### What needs to be done
Copy each line of the listing below exactly and drop the images.

[[ Provided material open ]]

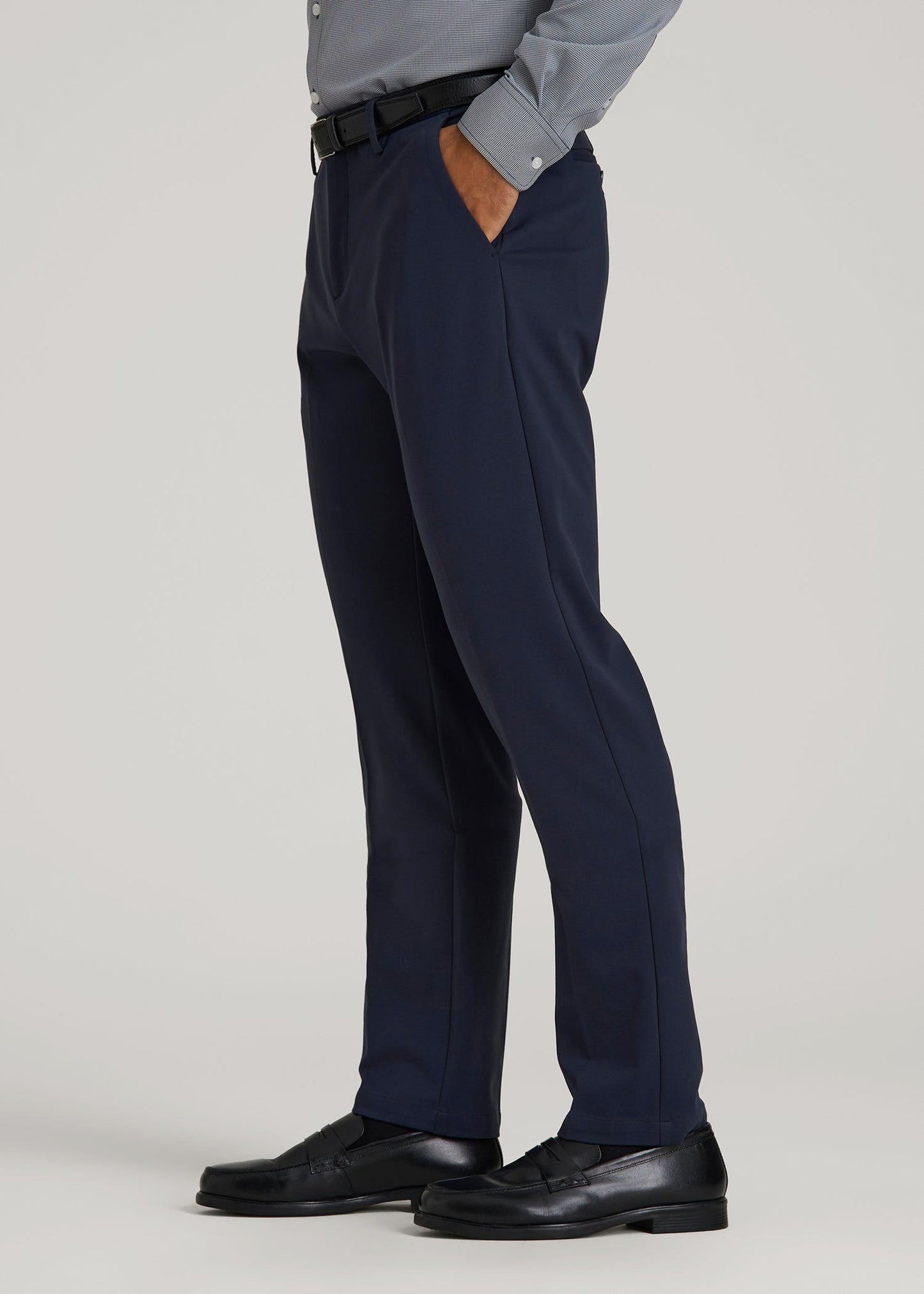 American Tall Men Flex Tech Suit Pants for Tall Men in Navy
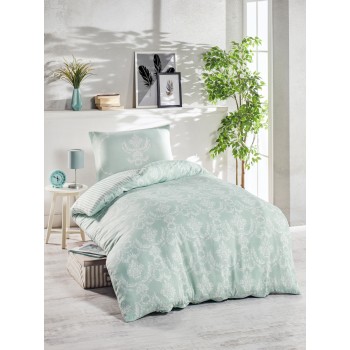 Single Duvet Cover Set Pure - Green Green
White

[[ Provided material closed ]]

### Exercise result
 American Tall Men Flex Tech Suit Pants for Tall Men in Navy
 Single Duvet Cover Set Pure - Green Green
White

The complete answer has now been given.